Modifications to the protein purification protocol result in an increased sample purity. (A) Representative ns-EM micrograph utilizing the optimized purification protocol. (B) Corresponding 2D ns-EM class averages of the on-target nanoparticle and DLST, with corresponding particle numbers listed for each. (C) Pie charts showing the relative abundance of the on-target nanoparticle and DLST as processed using the original purification protocol and the improved purification protocol. (Blue = contaminant protein, DLST; Pink = on-target two component nanoparticle). (D) Cropped anti-DLST Western Blot. IMAC soluble (S), flowthrough (FT), wash (W) and elution (E) fractions were run on SDS-PAGE followed by Western Blot. The LiCor Chameleon® 700 Pre-stained Protein Ladder (L) was used. Blue labels arrows indicate the molecular weight of a single subunit of DLST. A full annotated Western Blot as well as the accompanying SDS-PAGE gel can be referenced in Sup. Fig. 4 and Sup. Table S4. (For interpretation of the references to colour in this figure legend, the reader is referred to the web version of this article.)

Fig. 4

Impact of Cryo-EM resolution and search method on accurate DLST identification. The final Cryo-EM map was low-pass filtered to 3.00 Å, 8.00 Å, 9.00 Å, and each 0.25 Å interval between 4.00 Å and 7.00 Å. Each map was used as the input for the computational steps of our workflow, comparing the efficacy of three identification approaches: Protein Blast using a consensus sequence, Protein BLAST using the longest 10 chains, and hmmsearch using HMM profiles generated by ModelAngelo for the longest 10 chains. Chains with 1–10 residues are shown in pink, 11–100 residues in yellow, and chains longer than 100 residues in blue. (A) Low-pass filtered Cryo-EM maps and models between 4.00 Å and 6.75 Å. Additional maps and models spanning a broader resolution range can be found in Sup. Fig. S6. (B) Line graph illustrating the percentage of residues organized by chain length for each generated model. Raw data used for the line graph can be found in Sup. Table S5. (C) Line graph comparing the efficacy of the four identification methods across resolutions. Each data point represents the average percent identification accuracy for DLST using the specified method, with error bars representing the 95 % confidence interval for methods which had more than one data point per resolution. Asterisks (*) represent the lowest resolution data that returned any results for that search method.
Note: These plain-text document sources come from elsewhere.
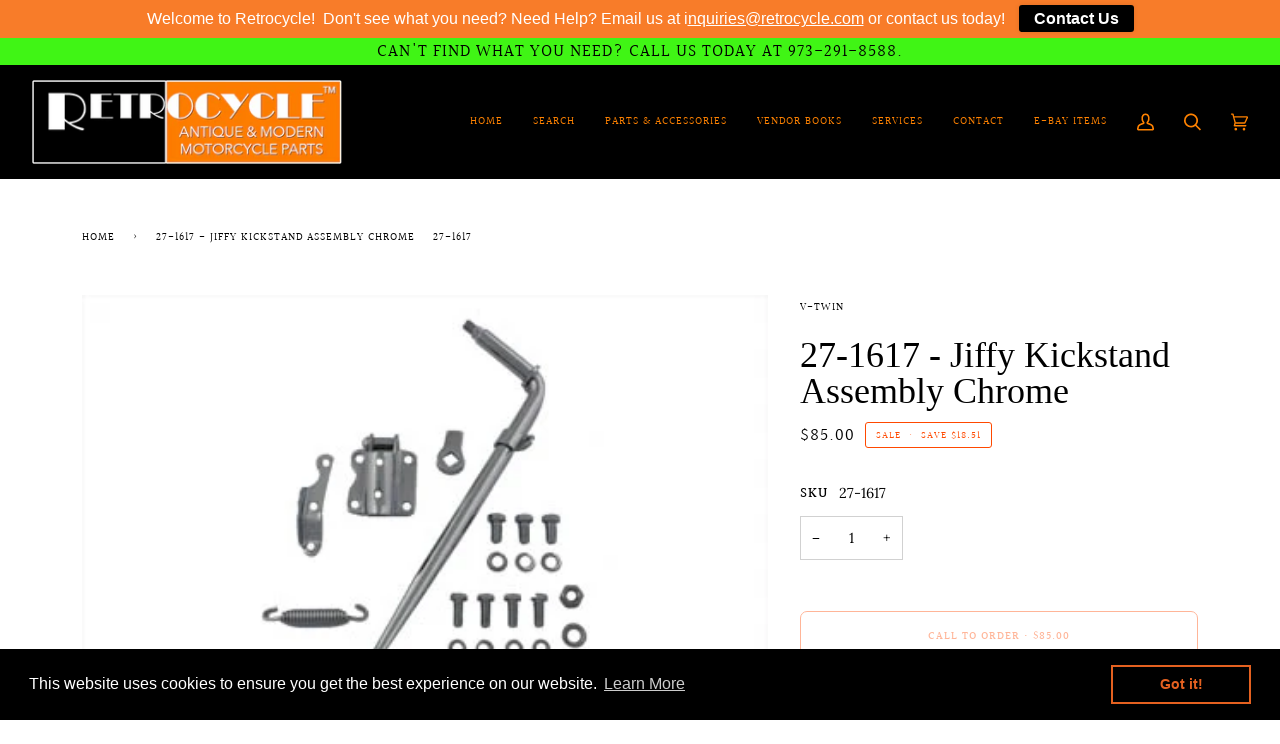

--- FILE ---
content_type: text/css
request_url: https://retrocycle.com/cdn/shop/t/12/assets/font-settings.css?v=51528576784012358511764861469
body_size: -160
content:
@font-face{font-family:Lora;font-weight:400;font-style:normal;font-display:swap;src:url(//retrocycle.com/cdn/fonts/lora/lora_n4.9a60cb39eff3bfbc472bac5b3c5c4d7c878f0a8d.woff2) format("woff2"),url(//retrocycle.com/cdn/fonts/lora/lora_n4.4d935d2630ceaf34d2e494106075f8d9f1257d25.woff) format("woff")}@font-face{font-family:Halant;font-weight:400;font-style:normal;font-display:swap;src:url(//retrocycle.com/cdn/fonts/halant/halant_n4.7a3ca1dd5e401bca6e0e60419988fc6cfb4396fb.woff2) format("woff2"),url(//retrocycle.com/cdn/fonts/halant/halant_n4.38c179b4994871894f8956587b45f527a9326a7a.woff) format("woff")}@font-face{font-family:Halant;font-weight:500;font-style:normal;font-display:swap;src:url(//retrocycle.com/cdn/fonts/halant/halant_n5.2f0aeb14183101d3c4b3789f94097cc6d2b1edda.woff2) format("woff2"),url(//retrocycle.com/cdn/fonts/halant/halant_n5.6750530fae341cf4f5cac057f1da93aeef9bfc8c.woff) format("woff")}@font-face{font-family:Lora;font-weight:500;font-style:normal;font-display:swap;src:url(//retrocycle.com/cdn/fonts/lora/lora_n5.04efeb8e68ba4da62f0fd6abc2572b934a6148ba.woff2) format("woff2"),url(//retrocycle.com/cdn/fonts/lora/lora_n5.e033d2f9dd010c91e161af150080aa55acb1b9f4.woff) format("woff")}@font-face{font-family:Lora;font-weight:400;font-style:italic;font-display:swap;src:url(//retrocycle.com/cdn/fonts/lora/lora_i4.a5059b22bd0a7547da84d66d2f523d17d17325d3.woff2) format("woff2"),url(//retrocycle.com/cdn/fonts/lora/lora_i4.cb2d2ab46128fa7f84060d5f92cf3f49dc8181bd.woff) format("woff")}@font-face{font-family:Lora;font-weight:500;font-style:italic;font-display:swap;src:url(//retrocycle.com/cdn/fonts/lora/lora_i5.9c1ca8d88d18137812cdcd984d7d7f842728688a.woff2) format("woff2"),url(//retrocycle.com/cdn/fonts/lora/lora_i5.ed24366fac30370c42ac2ed86afc890ff4603855.woff) format("woff")}
/*# sourceMappingURL=/cdn/shop/t/12/assets/font-settings.css.map?v=51528576784012358511764861469 */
A dashed line marks the range between 6.50 Å and 7.00 Å on the hmmsearch (ModelAngelo) data to communicate that no results were returned for that method at 6.75 Å and consequently 6.50 Å is the lowest resolution that was able to achieve a non-zero score for that method. (For interpretation of the references to colour in this figure legend, the reader is referred to the web version of this article.)